══ Entries
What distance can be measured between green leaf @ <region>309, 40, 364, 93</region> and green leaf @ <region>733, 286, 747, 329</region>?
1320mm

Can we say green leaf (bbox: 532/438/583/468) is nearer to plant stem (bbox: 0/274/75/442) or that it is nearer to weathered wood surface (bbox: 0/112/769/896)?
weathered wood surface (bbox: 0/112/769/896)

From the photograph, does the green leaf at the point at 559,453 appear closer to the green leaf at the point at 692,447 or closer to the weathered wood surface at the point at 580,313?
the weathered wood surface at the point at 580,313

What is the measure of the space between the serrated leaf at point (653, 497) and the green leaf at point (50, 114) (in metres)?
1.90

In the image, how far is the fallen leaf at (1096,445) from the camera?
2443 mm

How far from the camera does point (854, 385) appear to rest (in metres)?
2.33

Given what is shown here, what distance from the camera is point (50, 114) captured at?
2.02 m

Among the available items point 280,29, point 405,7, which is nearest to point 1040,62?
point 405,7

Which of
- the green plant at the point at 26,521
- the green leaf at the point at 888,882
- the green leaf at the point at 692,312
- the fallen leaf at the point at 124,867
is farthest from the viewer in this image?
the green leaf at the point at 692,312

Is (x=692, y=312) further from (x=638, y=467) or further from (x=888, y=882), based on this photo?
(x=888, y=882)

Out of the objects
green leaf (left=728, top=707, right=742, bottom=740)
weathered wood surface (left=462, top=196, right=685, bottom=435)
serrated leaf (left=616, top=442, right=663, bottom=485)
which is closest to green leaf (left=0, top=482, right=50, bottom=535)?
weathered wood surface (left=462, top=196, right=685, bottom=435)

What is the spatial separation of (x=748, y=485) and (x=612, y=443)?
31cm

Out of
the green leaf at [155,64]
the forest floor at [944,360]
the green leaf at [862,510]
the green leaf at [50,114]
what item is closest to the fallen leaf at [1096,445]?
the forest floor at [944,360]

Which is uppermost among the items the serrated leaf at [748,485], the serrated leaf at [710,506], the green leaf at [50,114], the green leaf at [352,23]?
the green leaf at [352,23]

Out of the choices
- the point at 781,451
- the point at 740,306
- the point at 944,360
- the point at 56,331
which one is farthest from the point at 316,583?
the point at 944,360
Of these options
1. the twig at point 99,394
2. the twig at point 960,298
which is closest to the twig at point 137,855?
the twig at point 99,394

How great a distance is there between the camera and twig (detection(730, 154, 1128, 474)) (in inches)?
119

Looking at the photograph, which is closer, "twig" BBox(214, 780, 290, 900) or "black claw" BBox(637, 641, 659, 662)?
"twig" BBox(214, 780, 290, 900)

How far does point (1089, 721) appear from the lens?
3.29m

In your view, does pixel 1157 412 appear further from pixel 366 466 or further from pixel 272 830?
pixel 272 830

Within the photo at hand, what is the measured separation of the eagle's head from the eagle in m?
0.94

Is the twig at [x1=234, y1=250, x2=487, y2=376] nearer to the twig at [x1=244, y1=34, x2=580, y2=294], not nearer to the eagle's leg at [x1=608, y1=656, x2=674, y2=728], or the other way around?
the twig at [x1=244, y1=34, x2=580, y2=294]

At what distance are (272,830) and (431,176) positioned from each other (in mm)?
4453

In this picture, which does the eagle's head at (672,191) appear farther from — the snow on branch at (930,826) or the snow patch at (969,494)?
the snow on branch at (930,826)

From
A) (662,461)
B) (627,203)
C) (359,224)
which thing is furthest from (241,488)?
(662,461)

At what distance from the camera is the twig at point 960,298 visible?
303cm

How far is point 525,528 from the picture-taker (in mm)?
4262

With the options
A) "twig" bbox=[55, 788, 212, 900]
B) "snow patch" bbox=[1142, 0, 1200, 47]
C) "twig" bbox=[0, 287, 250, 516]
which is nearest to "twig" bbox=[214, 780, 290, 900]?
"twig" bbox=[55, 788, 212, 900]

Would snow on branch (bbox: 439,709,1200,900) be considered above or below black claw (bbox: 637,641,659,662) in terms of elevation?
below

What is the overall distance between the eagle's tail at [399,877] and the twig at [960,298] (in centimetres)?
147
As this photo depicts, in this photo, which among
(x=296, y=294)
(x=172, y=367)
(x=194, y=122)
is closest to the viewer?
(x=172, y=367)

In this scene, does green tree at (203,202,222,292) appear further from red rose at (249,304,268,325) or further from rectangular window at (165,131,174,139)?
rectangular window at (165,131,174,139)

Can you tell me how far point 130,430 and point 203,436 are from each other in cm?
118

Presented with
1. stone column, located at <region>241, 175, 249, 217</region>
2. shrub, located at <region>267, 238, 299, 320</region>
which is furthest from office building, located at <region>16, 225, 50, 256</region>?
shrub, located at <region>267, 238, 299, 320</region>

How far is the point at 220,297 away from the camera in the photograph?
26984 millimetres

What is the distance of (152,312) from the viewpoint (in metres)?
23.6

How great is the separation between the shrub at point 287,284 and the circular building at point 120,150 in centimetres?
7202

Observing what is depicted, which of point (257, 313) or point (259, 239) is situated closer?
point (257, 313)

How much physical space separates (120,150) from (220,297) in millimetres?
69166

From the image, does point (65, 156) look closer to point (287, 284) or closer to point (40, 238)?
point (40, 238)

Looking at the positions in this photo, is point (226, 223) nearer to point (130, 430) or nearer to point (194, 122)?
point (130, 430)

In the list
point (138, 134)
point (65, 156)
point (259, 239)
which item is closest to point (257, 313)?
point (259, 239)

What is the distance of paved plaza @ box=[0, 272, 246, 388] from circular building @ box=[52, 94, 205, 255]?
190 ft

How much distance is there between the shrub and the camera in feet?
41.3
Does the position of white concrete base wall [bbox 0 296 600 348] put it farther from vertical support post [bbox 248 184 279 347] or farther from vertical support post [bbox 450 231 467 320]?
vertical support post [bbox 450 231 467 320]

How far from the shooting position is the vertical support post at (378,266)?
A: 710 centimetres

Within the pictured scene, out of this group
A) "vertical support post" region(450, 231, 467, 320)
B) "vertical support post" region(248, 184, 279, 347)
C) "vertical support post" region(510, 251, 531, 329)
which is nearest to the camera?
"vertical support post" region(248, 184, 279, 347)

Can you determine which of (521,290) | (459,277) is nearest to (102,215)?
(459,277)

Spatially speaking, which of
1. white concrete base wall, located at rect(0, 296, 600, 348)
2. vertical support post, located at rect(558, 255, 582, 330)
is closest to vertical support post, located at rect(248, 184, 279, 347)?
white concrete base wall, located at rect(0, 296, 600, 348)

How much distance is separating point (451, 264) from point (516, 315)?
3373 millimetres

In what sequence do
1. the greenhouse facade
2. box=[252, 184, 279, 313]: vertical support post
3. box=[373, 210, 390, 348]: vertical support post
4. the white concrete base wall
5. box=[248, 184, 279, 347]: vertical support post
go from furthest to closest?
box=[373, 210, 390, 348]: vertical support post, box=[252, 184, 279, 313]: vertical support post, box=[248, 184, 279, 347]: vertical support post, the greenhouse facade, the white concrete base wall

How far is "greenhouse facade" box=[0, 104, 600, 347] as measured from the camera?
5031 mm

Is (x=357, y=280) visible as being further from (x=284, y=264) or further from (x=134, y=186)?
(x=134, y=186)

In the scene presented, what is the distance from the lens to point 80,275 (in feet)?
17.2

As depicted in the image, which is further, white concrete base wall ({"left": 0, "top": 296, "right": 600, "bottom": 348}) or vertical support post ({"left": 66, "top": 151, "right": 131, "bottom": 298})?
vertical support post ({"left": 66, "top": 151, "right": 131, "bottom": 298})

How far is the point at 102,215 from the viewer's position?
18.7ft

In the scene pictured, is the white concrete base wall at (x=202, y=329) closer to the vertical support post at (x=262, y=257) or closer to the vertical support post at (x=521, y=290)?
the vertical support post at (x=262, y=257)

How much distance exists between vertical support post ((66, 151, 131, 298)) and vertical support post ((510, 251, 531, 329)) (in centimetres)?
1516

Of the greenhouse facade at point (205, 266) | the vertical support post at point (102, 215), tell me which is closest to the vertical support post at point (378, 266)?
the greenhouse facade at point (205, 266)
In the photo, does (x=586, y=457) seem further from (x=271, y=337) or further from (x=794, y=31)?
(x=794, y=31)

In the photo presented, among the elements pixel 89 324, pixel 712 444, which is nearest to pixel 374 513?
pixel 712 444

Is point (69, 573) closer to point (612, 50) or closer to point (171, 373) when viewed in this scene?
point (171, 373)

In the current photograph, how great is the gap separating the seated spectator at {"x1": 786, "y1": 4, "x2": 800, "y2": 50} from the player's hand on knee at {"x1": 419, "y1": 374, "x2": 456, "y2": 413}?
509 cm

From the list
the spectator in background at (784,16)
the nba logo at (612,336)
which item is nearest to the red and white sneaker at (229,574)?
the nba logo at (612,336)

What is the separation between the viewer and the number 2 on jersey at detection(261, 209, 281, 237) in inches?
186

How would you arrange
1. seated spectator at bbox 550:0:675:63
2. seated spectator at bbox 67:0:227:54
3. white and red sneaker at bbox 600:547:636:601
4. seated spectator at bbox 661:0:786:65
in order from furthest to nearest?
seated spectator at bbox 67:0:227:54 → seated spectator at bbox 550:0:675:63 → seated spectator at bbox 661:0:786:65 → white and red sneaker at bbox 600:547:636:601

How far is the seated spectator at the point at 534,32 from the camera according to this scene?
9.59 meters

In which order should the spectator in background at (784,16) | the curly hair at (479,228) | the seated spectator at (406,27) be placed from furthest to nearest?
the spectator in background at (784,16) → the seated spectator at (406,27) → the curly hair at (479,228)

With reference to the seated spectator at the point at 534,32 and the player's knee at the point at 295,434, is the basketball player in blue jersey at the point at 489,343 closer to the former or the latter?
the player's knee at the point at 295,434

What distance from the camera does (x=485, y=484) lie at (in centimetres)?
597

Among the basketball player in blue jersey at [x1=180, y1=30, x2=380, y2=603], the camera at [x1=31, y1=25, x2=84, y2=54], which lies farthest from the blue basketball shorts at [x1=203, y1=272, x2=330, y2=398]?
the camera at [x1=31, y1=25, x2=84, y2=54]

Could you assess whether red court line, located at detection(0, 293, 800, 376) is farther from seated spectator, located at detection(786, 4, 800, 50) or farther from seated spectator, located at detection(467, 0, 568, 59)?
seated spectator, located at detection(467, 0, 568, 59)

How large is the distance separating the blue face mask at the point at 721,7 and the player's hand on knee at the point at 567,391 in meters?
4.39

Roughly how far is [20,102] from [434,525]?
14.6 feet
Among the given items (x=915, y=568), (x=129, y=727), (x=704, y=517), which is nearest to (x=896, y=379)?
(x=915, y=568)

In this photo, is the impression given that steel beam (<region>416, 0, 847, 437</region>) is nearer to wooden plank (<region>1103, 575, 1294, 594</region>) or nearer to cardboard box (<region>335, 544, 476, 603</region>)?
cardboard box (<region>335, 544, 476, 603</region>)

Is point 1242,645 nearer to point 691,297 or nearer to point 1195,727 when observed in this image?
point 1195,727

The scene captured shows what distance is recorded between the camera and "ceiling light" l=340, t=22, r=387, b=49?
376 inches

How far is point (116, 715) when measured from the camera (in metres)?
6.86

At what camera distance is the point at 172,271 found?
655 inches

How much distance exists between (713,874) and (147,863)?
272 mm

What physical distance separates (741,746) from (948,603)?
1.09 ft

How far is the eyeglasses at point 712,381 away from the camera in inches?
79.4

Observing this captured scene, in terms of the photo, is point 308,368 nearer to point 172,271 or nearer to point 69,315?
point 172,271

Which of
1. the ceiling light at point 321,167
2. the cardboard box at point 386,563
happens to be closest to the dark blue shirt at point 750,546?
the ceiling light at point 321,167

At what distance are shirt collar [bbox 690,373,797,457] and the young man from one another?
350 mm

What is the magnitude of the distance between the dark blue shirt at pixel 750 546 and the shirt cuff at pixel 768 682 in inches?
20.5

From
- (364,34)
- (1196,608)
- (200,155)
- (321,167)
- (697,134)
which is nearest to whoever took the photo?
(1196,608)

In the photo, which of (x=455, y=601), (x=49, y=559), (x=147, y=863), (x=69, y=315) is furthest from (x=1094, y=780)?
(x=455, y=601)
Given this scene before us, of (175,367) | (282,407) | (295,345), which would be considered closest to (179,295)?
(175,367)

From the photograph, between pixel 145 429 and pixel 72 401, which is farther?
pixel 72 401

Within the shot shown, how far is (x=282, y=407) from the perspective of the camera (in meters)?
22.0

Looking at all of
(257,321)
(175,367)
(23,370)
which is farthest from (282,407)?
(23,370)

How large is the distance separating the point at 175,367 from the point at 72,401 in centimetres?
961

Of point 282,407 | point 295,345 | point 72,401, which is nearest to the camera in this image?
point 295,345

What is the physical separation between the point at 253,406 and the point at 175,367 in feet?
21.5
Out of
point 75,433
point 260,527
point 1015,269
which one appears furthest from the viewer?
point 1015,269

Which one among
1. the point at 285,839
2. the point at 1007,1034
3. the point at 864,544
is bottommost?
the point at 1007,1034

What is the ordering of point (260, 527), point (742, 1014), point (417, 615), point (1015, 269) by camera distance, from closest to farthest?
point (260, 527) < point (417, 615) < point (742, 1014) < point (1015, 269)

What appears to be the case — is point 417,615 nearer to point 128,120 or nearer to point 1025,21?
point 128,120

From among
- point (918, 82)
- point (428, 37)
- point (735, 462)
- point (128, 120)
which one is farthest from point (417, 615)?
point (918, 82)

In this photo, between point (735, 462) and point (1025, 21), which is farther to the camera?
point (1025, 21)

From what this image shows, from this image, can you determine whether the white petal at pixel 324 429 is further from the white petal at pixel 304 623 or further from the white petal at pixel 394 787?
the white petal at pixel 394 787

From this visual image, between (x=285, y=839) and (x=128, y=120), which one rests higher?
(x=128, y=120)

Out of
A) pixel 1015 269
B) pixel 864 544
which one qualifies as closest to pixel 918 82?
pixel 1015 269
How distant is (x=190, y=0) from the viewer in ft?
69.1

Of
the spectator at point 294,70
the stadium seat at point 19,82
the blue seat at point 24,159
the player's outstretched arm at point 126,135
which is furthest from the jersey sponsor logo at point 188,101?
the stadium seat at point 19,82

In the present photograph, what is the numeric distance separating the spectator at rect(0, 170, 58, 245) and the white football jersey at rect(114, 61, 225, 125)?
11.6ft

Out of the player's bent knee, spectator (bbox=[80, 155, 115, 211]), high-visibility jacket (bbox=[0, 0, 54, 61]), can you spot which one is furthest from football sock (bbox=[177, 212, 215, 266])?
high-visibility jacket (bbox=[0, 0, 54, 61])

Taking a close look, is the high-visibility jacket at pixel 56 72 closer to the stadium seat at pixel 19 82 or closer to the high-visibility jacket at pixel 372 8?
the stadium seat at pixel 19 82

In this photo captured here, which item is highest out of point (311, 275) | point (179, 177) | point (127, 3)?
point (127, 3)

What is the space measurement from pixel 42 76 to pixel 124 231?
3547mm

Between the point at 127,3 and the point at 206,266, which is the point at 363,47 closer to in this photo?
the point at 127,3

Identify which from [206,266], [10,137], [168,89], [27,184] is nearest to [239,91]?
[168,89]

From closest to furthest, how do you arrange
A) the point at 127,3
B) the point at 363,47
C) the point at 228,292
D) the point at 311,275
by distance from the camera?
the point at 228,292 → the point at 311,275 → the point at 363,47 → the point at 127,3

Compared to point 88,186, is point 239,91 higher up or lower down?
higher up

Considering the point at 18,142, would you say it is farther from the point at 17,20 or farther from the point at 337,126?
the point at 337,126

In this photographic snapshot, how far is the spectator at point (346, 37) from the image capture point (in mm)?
════
• **Set exercise**:
Reproduce the lines of the listing from the one containing "As depicted in" through the one containing "seated spectator at bbox 67:0:227:54 →", both included, and nothing else.

• **Answer**:
As depicted in the image, which is further, white concrete base wall ({"left": 0, "top": 296, "right": 600, "bottom": 348}) or vertical support post ({"left": 66, "top": 151, "right": 131, "bottom": 298})?
vertical support post ({"left": 66, "top": 151, "right": 131, "bottom": 298})

How far is the point at 102,215 from the viewer's position?
18.7ft

In the scene pictured, is the white concrete base wall at (x=202, y=329) closer to the vertical support post at (x=262, y=257) or closer to the vertical support post at (x=521, y=290)?
the vertical support post at (x=262, y=257)

How much distance exists between vertical support post ((66, 151, 131, 298)) and vertical support post ((510, 251, 531, 329)) (in centimetres)?
1516

Of the greenhouse facade at point (205, 266) | the vertical support post at point (102, 215), tell me which is closest to the vertical support post at point (378, 266)?
the greenhouse facade at point (205, 266)
In the photo, does (x=586, y=457) seem further from (x=271, y=337) or further from (x=794, y=31)?
(x=794, y=31)

In the photo presented, among the elements pixel 89 324, pixel 712 444, which is nearest to pixel 374 513?
pixel 712 444

Is point (69, 573) closer to point (612, 50) or closer to point (171, 373) when viewed in this scene?
point (171, 373)

In the current photograph, how great is the gap separating the seated spectator at {"x1": 786, "y1": 4, "x2": 800, "y2": 50} from the player's hand on knee at {"x1": 419, "y1": 374, "x2": 456, "y2": 413}?
509 cm

From the list
the spectator in background at (784,16)
the nba logo at (612,336)
which item is nearest to the red and white sneaker at (229,574)?
the nba logo at (612,336)

What is the separation between the viewer and the number 2 on jersey at detection(261, 209, 281, 237) in inches?
186

How would you arrange
1. seated spectator at bbox 550:0:675:63
2. seated spectator at bbox 67:0:227:54
3. white and red sneaker at bbox 600:547:636:601
4. seated spectator at bbox 661:0:786:65
in order from furthest to nearest?
seated spectator at bbox 67:0:227:54 → seated spectator at bbox 550:0:675:63 → seated spectator at bbox 661:0:786:65 → white and red sneaker at bbox 600:547:636:601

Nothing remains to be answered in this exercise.